Work to be completed
For the records shown below, return an exact copy that excludes the pictures.

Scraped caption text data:
────────────────────────────────────────
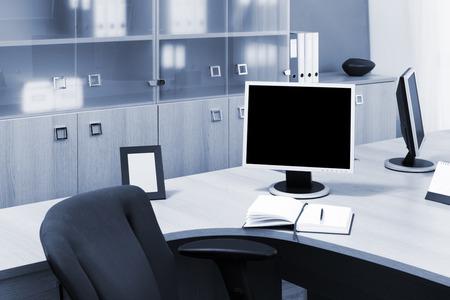 monitors on a desks in modern office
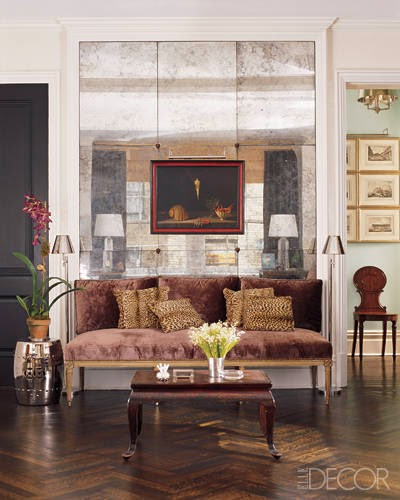 In this living room a wall of antique mirrored mercury-glass panels serves as a backdrop for the seating area as well as for the painting.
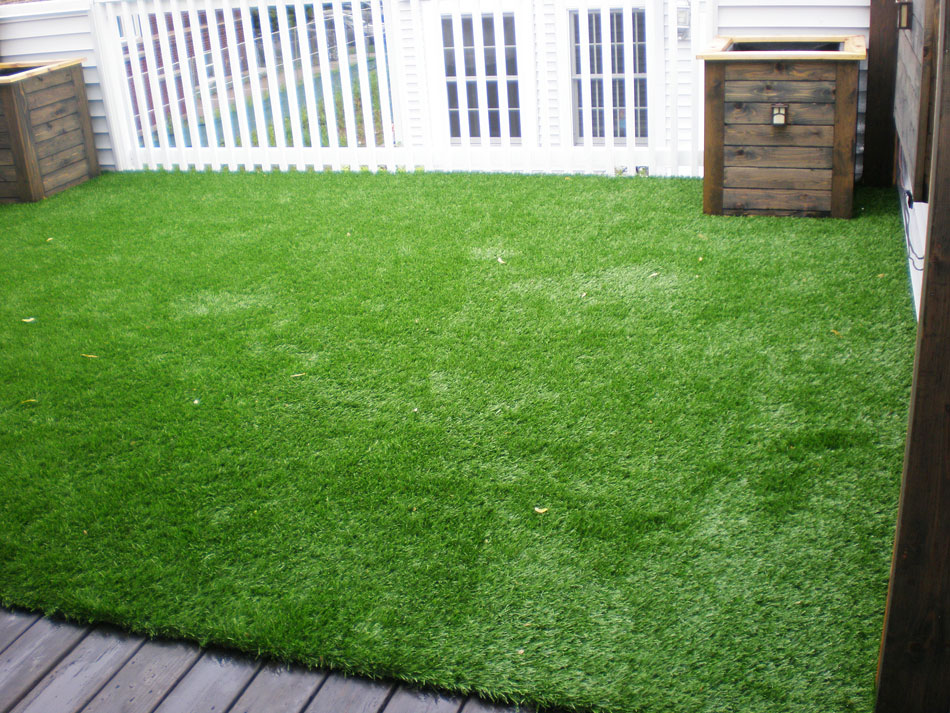Long synthetic grass in small New Jersey lawn with white fences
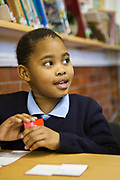A young African schoolgirl looks at her teacher to answer a question in a classroom in Prestwich Primary School, Green Point, Cape Town, South Africa.  She is using red flash cards as a tool to learn reading.
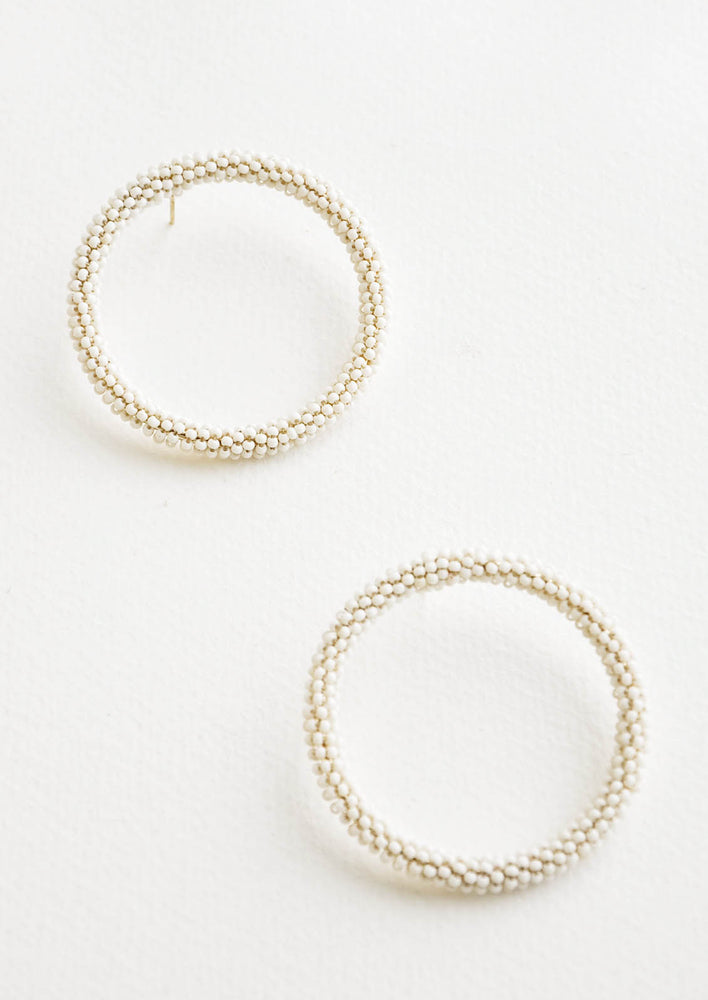 2: Ivory beaded hoop earrings featuring a side silhouette on a post back.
────────────────────────────────────────
Answer for this exercise
 monitors on a desks in modern office
 In this living room a wall of antique mirrored mercury-glass panels serves as a backdrop for the seating area as well as for the painting.
Long synthetic grass in small New Jersey lawn with white fences
A young African schoolgirl looks at her teacher to answer a question in a classroom in Prestwich Primary School, Green Point, Cape Town, South Africa.  She is using red flash cards as a tool to learn reading.
 2: Ivory beaded hoop earrings featuring a side silhouette on a post back.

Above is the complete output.